The Yankees have agreed to terms with free agent starting pitcher Hiroki Kuroda on a one-year contract, reports ESPN.com's Buster Olney.
The deal is worth $15 million, plus incentives, according to Olney. Kuroda's one-year deal with the team in 2012 was worth $10 million.
Although recent reports had indicated that Kuroda preferred to pitch in Southern California, the Yankees were "very confident" that they will retain the starting pitcher, ESPN.com's Jayson Stark reported earlier.
Last week, the Dodgers and Angels appeared to become the favorites to land Kuroda due to his reported desire to remain close to his two daughters, who attend elementary school in the area. But the situation took a recent turn, according to Stark's previous report.
The Yankees are now acting "very confident" they're going to sign the 37-year-old Kuroda, and believe he will either pitch for them or return to Japan, say agents and clubs that have spoken with them. Meanwhile, other teams that have been reported as having interest in Kuroda -- particularly the Los Angeles Dodgers and Los Angeles Angels -- appear to have shifted their focus elsewhere.

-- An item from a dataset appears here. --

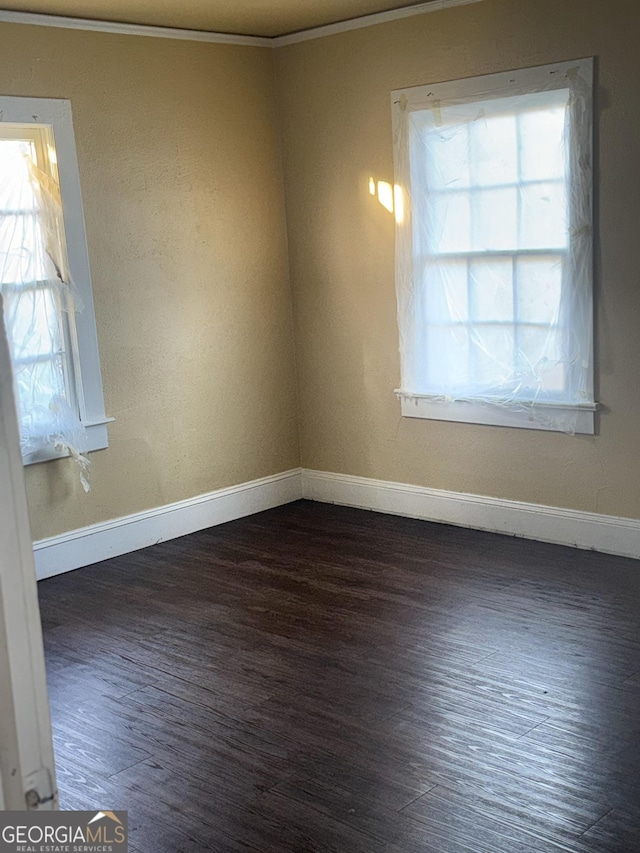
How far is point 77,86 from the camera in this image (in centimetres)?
453

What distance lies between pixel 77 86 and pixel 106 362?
1324 mm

The right-hander entered free agency after capping off a stellar year in the Bronx with two strong postseason outings, including an 11-strikeout effort in his ALCS start against the Tigers. He posted a 16-11 record, 3.32 ERA and 1.17 WHIP in a career-high 219.2 innings during the regular season, all top-10 in the American League.
Kuroda has expressed a desire to finish his career in Japan, but has not said when, according to the report. The Yankees are in search of depth in their rotation behind ace CC Sabathia, and retaining Kuroda would represent a crucial step.